A rallying cry at superannuation conferences is for sharper shareholder engagement with investee companies, aimed at unlocking more value for members. But strangely, the investment managers dedicated to this pursuit – activists – are largely absent from the domestic market. This is despite the wealth of underperforming target companies, and the good track record established by overseas activists in generating absolute returns by galvanising shareholder campaigns. SIMON MUMME reports.

For an industry pushing for better shareholder returns and corporate governance from portfolio companies, the lack of pressure from Australian super funds and their investment managers on businesses is striking. A clear indicator of an investment industry serious about catalysing better returns and corporate governance from companies would be the presence of strong activist funds backed by institutions. Investors know that corporations do not always act in the best interests of shareholders, and that shareholders are often kept powerless by barriers to collective action, conflicts of interest and reluctance to face the public glare of legal action. Activist managers, with large shareholdings and an understanding of legal and corporate governance methodology, bring the heads of companies into contact with their shareholders.

The success of offshore activists Laxey Partners, Weiss and Carousel Capital in local listed funds throughout 2008 shone a light on the low-hanging fruit in corporate Australia available to investors with the ability to unlock value from underperforming businesses, says Stephen Mayne, business journalist and shareholder activist. “I’m still amazed there is not an Australia-based activist fund of scale, considering the big profits made by large offshore funds,” Mayne says. “The culture of Australian managers is largely to sell rather than roll up their sleeves and do some work. There is a culture of ‘don’t rock the boat,’ extending from the retail industry, to elements of the media and right through to institutions that amounts to a prevailing endorsement of the status quo.” Was it the long equity bull market that satisfied institutional investors with traditional investment strategies, or is it the lack of established activist investors in Australia that prevents institutions from allocating to the high-conviction, hands-on managers?

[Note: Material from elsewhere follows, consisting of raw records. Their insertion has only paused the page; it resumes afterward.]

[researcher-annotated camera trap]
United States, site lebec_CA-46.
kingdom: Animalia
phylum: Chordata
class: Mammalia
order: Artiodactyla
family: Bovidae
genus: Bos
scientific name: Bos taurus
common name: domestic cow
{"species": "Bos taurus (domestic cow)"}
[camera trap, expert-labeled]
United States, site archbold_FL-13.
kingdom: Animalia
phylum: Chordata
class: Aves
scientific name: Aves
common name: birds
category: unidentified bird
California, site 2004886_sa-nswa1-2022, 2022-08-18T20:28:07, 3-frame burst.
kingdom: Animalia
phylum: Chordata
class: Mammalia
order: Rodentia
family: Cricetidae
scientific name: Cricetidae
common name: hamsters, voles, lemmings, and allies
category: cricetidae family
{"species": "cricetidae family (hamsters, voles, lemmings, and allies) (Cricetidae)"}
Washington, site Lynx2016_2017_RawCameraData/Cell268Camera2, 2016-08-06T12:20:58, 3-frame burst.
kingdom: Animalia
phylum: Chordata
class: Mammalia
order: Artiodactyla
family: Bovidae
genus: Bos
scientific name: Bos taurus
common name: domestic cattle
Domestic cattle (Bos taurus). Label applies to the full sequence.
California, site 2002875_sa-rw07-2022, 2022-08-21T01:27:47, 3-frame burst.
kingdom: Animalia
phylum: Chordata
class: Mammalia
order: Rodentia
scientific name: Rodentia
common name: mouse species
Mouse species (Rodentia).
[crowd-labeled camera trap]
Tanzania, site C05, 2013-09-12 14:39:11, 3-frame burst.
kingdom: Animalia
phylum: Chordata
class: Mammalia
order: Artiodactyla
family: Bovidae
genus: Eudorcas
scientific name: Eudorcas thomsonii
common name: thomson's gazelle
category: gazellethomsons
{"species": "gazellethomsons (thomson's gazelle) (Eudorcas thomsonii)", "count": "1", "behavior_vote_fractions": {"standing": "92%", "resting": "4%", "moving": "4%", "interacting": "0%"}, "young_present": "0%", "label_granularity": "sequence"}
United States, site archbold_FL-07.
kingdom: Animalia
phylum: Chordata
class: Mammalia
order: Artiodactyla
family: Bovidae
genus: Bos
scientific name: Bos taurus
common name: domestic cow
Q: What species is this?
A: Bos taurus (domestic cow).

In a 2008 research note, Mercer Investment Consulting pointed to studies outlining the consistent, long-term outperformance of activist hedge funds in the US. One study, by April Klein and Emmanuel Zur, which studied 194 Securities and Exchange Commission 13D filings, found that activists’ target companies generated an average return 10.3 per cent ahead of untargeted companies between January 2003 and December 2005. Tony Cole, business leader for Mercer Investment Consulting in the Asia-Pacific region, says some traditional managers, such as Peter Morgan of 452 Capital, Elizabeth Bryan (formerly State Super and now chair of UniSuper’s investment committee) and Paul Fiani of Integrity Investment Management, have engaged companies on behalf of investors to remedy bad corporate behaviour. But he also sees the value that activist managers have delivered to institutional investors in the US and European markets.